Open wro-ableton opened 1 year ago
max_codes
is intended to limit the number of distance computations performed, not the number of results.
I get that but currently, max_codes
even considers entries outside the subset for which no distances are computed. So when we try to keep with this intended use, shouldn't max_codes
ignore entries for which we don't compute distances?
But I see why my suggestion wouldn't be sufficient. scan_codes
doesn't return the number of visited entries but the number of updates made to the results. So even with my suggestion, we would need to have scan_codes
report how many distances were actually computed.
Actually, now looking at the implementation, I think this behaviour is inconsistent between generic IDSelector
s and IDSelectorRange
.
To my understanding, for IDSelectorRange
, max_codes
would only consider entries that were visited if they actually belong to that range selector. In this line, we update the list_size
to only include entries which belong to the range subset. However, in the same lambda, for any other selector, which would take effect in scan_codes
, we do not update list_size
to only include subset entries. So for a range selector, we would have max_codes
consider only distance computations within the subset, for any other selector, we would have it consider all entries.
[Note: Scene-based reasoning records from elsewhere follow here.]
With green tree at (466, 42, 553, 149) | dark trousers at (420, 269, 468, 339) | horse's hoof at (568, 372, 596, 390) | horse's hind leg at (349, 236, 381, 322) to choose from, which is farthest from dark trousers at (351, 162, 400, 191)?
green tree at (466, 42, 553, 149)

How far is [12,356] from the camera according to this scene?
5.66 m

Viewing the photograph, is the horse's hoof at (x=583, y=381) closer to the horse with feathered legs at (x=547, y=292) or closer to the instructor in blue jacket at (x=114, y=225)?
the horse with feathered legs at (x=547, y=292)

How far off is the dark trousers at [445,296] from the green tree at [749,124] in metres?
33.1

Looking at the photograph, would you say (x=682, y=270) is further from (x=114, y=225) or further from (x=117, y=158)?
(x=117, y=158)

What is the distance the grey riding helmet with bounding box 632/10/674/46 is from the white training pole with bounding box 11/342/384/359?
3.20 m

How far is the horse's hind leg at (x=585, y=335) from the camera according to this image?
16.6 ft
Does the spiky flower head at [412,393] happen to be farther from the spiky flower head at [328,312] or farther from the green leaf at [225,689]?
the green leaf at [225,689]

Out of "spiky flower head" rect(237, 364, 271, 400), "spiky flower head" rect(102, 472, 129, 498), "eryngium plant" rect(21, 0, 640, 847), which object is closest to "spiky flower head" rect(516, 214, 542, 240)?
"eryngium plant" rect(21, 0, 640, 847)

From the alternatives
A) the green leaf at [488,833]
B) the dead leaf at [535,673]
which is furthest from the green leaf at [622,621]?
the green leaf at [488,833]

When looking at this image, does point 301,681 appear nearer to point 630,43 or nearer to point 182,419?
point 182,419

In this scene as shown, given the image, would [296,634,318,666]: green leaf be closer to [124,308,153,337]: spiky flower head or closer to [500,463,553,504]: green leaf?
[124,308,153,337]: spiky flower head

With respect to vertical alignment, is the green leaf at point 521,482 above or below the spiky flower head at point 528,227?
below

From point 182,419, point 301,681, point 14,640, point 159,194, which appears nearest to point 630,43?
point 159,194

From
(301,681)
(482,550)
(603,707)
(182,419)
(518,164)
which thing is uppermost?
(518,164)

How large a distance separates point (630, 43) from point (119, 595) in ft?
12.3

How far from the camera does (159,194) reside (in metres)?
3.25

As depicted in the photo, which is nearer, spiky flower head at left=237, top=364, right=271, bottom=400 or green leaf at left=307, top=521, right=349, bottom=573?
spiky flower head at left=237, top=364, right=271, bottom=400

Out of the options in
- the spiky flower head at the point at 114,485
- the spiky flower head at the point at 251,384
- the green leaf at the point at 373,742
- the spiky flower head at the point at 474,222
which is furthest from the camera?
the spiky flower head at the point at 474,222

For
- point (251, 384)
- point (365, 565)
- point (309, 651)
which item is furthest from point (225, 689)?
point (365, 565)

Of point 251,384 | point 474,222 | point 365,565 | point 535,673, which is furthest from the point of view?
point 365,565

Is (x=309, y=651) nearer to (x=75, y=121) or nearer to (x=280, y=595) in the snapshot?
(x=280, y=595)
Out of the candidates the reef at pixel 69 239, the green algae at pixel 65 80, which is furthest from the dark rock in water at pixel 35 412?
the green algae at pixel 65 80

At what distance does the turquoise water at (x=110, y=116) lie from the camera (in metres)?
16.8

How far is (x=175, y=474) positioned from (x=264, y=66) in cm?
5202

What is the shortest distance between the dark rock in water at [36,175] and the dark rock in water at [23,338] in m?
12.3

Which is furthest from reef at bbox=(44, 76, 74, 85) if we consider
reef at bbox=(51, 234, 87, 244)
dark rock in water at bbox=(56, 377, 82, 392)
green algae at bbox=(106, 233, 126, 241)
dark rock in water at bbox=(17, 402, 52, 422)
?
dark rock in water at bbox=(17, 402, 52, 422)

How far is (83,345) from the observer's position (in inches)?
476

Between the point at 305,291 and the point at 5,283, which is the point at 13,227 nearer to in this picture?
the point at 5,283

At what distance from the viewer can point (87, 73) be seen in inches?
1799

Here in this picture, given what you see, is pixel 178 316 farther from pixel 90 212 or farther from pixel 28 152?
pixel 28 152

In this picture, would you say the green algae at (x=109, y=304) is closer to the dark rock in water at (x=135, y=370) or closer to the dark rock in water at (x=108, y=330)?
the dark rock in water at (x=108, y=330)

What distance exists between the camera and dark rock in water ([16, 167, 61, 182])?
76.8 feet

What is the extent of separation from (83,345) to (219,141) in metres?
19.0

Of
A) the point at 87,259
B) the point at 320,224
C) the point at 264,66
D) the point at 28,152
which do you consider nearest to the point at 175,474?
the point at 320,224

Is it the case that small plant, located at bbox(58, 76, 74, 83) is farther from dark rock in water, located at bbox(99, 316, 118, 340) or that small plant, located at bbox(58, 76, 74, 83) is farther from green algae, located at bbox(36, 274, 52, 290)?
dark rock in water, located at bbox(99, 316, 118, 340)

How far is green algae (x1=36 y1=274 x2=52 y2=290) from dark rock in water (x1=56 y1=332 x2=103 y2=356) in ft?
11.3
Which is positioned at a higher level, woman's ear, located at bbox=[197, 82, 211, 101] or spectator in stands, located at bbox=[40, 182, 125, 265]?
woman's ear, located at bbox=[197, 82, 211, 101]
Regardless, I'm not arguing that there has to be a change to how max_codes
work. But with the added subset search feature, the API basically doesn't provide a efficient way to ensure that all entries in the subset are scanned. The only way to achieve this currently, to my understanding, is to neither restrict max_codes
nor nprobe
, in which case we would run an exhaustive search that would not stop even after all subset entries were visited.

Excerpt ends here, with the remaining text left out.